• Passage shown:
Children are being plunged into despair after failing to receive proper help for stammering, according to a teenage campaigner.
Alasdair Couper revealed he would hit himself to relieve his distress after some teachers made fun of him in the classroom.
The Glasgow University student is now campaigning in Scottish schools for specialist help for stammering, which affects 8% of children.
Scotland has the lowest level of specialist speech therapists in the UK, according to charity Action on Stammering Children.
Alasdair, 19, says he felt ridiculed by some of his teachers, adding: “I was so frustrated by the lack of understanding and encouragement that I would hit myself, slap myself hard on the legs if in some way it would relieve the distress.
“I can only imagine it is not uncommon in young people with stammers. Not being able to express yourself can be crippling. My stammer was understood more by peers at school than some teachers.
“Much is known about ADHD and dyslexia but much more work needs to be done to make teachers and others involved in the care of children.”
Alasdair, an ambassador for the Scottish Stammering Network, now visits Scottish schools to raise awareness and understanding.
He said: “It’s my aim to have a greater emphasis of teaching children with stammers incorporated into training for all teachers.”
Meanwhile, Scots families are travelling hundreds of miles for help.
Claire Reid from Barrachnie, near Glasgow, says she has spent £3,500 travelling to London and Eastbourne for specialist speech therapy for her son Lewis, 14.
The family first sought help for him when he was three but were told he would grow out of his stammer.
“He had not by five and we continued to seek adequate speech therapy but found it difficult to get one with a training in stammers,” said Claire.
“Seeing a child frustrated by their speech is painful and, like most parents, we wanted to do the best.
“We came across the Michael Palin Centre in London and the Starfish project near Eastbourne.
“They have helped considerably.
“We have spent £3,500 but know this is out of the reach of most families. So children with stammers are going without the therapy they desperately need.
“No one should have to travel from Glasgow to the south-east of England for speech therapy.”
Action for Stammering Children says there is an acute shortage of speech therapists who specialise in stammering.
It says their Freedom of Information requests to UK health boards revealed a postcode lottery of poor access to specialist speech therapists for affected youngsters.
The charity says almost two-thirds of Scottish health boards do not provide services and only offer speech and language therapists with some postgraduate training to work with children who stammer.
This compares with half in England and Wales and three-quarters in Northern Ireland.

[Spatial grounding data]
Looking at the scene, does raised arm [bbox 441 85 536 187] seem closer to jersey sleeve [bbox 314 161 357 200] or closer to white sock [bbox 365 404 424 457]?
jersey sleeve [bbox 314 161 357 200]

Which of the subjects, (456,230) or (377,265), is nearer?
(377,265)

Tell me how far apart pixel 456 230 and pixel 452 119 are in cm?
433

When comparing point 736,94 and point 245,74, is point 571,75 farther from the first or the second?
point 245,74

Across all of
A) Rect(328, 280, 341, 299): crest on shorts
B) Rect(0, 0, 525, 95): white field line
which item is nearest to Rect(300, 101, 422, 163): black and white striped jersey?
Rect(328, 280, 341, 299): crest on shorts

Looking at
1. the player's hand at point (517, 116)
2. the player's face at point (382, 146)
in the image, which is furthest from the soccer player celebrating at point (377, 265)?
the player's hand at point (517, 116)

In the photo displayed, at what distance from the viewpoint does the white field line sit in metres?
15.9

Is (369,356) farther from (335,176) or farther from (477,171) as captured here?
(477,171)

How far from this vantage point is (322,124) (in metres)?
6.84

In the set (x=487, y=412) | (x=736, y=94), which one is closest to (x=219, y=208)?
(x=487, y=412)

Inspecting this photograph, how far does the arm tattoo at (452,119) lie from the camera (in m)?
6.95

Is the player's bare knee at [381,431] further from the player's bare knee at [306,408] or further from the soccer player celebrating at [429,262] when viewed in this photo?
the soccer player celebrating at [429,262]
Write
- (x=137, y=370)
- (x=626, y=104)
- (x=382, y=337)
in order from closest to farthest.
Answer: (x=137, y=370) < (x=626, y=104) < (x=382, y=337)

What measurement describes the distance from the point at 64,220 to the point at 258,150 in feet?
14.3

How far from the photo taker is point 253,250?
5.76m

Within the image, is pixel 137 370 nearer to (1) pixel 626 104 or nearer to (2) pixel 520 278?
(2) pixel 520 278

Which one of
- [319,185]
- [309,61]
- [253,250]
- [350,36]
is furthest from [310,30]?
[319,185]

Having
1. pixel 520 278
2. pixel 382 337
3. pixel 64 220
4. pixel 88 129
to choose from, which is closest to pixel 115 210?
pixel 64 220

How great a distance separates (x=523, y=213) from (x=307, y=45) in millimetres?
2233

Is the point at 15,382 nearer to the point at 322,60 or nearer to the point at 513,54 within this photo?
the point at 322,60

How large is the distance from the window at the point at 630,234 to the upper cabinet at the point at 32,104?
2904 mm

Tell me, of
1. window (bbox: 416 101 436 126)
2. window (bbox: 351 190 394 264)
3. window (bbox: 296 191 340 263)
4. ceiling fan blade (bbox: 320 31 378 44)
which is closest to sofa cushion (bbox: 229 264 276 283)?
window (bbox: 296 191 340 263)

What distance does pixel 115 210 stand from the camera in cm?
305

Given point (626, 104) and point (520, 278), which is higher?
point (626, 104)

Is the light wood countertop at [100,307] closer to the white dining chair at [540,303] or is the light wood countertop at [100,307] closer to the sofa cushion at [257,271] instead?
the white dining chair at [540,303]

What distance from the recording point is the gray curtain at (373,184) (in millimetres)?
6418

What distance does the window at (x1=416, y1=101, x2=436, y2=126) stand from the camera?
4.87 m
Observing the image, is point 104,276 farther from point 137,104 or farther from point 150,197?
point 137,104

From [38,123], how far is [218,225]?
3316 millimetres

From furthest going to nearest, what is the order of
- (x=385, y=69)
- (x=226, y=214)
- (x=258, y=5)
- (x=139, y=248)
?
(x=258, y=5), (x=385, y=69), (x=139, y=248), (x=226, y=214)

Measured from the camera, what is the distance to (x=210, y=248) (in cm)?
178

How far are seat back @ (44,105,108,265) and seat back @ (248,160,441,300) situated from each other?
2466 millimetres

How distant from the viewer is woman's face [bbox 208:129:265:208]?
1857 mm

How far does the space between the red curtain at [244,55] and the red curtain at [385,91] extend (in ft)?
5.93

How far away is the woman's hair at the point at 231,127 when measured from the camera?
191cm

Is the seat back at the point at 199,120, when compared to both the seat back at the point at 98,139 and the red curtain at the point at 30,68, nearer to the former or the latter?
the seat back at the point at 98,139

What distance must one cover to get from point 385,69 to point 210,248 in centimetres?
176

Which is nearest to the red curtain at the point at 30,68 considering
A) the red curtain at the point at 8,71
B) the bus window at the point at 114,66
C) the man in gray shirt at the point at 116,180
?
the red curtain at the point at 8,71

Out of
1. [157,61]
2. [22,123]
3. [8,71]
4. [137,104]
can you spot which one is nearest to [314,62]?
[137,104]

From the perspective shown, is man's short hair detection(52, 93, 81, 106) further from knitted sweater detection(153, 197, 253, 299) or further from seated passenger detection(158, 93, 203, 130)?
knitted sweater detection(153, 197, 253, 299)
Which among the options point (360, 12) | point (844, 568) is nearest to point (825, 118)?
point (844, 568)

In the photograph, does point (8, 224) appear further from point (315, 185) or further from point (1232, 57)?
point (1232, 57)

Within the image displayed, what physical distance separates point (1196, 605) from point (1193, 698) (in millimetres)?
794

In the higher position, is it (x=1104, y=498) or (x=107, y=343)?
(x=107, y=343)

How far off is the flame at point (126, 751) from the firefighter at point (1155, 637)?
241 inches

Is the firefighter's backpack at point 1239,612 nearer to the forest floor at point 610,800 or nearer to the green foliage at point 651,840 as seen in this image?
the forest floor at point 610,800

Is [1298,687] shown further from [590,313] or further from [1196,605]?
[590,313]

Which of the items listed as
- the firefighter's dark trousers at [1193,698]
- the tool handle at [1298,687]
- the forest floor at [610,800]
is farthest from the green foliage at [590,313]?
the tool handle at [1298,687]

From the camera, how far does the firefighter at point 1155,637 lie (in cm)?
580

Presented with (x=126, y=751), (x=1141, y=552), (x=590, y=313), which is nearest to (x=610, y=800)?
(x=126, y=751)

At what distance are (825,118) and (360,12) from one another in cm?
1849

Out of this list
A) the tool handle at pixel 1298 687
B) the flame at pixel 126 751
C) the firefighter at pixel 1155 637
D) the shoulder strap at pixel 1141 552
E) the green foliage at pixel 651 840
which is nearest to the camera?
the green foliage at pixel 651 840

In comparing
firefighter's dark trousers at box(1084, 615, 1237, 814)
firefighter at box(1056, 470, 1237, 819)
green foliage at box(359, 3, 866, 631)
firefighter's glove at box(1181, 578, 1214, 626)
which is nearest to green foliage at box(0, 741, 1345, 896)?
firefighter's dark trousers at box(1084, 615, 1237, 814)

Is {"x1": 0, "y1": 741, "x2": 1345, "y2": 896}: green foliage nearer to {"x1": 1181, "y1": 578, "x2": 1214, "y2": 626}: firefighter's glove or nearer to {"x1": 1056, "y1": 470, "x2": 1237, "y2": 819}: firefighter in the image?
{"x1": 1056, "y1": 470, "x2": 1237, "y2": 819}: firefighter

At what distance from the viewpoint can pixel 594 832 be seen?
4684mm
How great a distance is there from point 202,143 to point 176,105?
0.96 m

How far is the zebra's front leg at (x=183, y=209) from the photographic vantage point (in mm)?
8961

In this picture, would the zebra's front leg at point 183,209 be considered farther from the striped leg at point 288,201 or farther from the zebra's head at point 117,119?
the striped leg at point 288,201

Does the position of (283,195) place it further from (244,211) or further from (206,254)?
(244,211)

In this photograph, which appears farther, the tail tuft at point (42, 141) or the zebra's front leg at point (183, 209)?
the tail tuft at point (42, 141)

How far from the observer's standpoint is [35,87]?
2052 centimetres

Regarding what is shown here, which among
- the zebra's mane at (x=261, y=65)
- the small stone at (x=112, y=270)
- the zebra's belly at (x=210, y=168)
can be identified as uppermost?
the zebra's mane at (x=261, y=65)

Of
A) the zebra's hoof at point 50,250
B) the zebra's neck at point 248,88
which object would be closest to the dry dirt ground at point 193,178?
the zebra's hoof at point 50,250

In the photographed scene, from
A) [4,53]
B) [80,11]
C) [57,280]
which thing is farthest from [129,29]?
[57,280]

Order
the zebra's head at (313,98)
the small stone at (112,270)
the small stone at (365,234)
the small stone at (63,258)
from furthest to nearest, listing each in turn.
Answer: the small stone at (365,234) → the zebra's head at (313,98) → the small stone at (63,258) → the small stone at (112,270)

• Instructions to follow: From the stammering article above, set down word for word the part that begins with the words "Scotland has the" and ends with "than some teachers.".

• Solution:
Scotland has the lowest level of specialist speech therapists in the UK, according to charity Action on Stammering Children.
Alasdair, 19, says he felt ridiculed by some of his teachers, adding: “I was so frustrated by the lack of understanding and encouragement that I would hit myself, slap myself hard on the legs if in some way it would relieve the distress.
“I can only imagine it is not uncommon in young people with stammers. Not being able to express yourself can be crippling. My stammer was understood more by peers at school than some teachers.